Belki de en iyi seçenek psikiyatri ve anti psikiyatri arasında yapıcı diyalogu teşvik etmektir. Bu sayede bu zor alanda yardıma muhtaç insanları tedavi etmenin daha insancıl ve etkili yollarını bulunabilir.
Antipsikiyatri özelleştirilmiş tedavi yöntemleri
Antipsikiyatri yaklaşımı, klasik psikiyatrik tedavi yöntemlerine alternatif olarak özelleştirilmiş tedavi yöntemlerini de içerebilir. Özelleştirilmiş tedavi yöntemleri, bir bireyin özel ihtiyaçlarına ve koşullarına göre özel olarak tasarlandığı için, genellikle daha etkili olabilirler. Özelleştirilmiş tedavi yöntemleri arasında şunlar yer alabilir:
- Özel terapi seansları: Bu yöntem, bir terapist ve birey arasında yapılan özel terapi seanslarıdır. Bu seanslar, bireyin özel ihtiyaçlarına ve koşullarına göre özel olarak tasarlandığı için, genellikle daha etkili olabilir.
- Sosyal destek grupları: Bu yöntem, benzer sorunları yaşayan bireylerin bir araya gelerek birbirlerine destek olmayı amaçlar. Bu gruplar, bireylerin özel ihtiyaçlarına ve koşullarına göre özel olarak tasarlandığı için, genellikle daha etkili olabilir.

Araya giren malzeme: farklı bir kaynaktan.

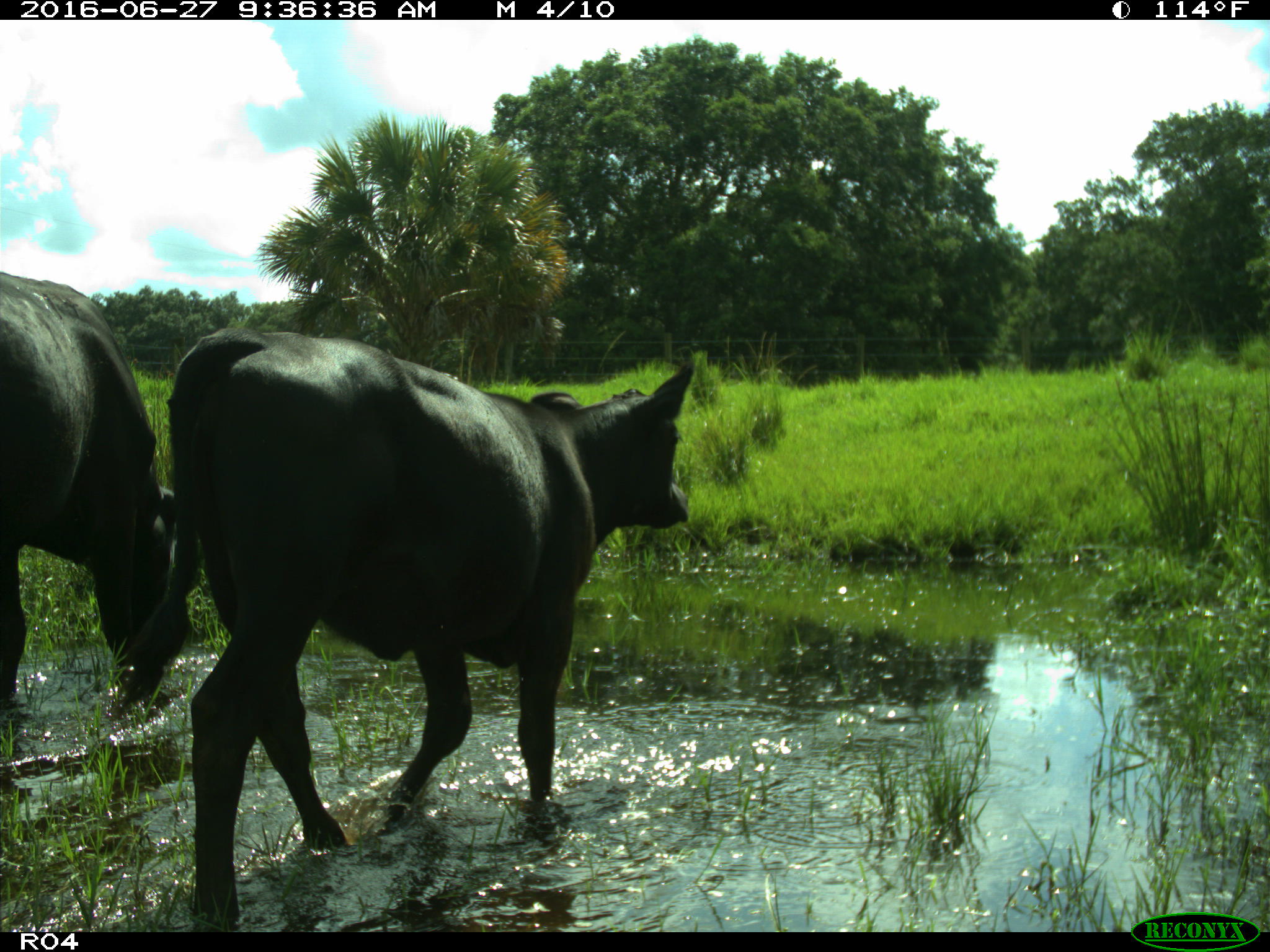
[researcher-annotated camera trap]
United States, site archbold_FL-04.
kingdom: Animalia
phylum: Chordata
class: Mammalia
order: Artiodactyla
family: Bovidae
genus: Bos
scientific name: Bos taurus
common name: domestic cow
Bos taurus (domestic cow).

- Özel eğitim programları: Bu yöntem, bireyin özel ihtiyaçlarına ve koşullarına göre özel olarak tasarlandığı için, genellikle daha etkili olabilir. Örneğin, bir bireyin okuma ve yazma becerilerini geliştirmek için özel bir eğitim programı düzenlenebilir.
- Özel yaşam koçluğu: Bu yöntem, bir bireyin yaşam koşullarını ve koşullarını geliştirmeyi amaçlar. Örneğin, bir bireyin çalışma hayatına uyum sağlamasına yardımcı olmak için özel yaşam koçluğu hizmeti verilebilir.
- Özel terapi modaliteleri: Bu yöntem, bireyin özel ihtiyaçlarına ve koşullarına göre özel olarak tasarlandığı için, genellikle daha etkili olabilir. Örneğin, bir bireyin uyku düzenini düzene sokmak için özel bir terapi modalitesi kullanılabilir.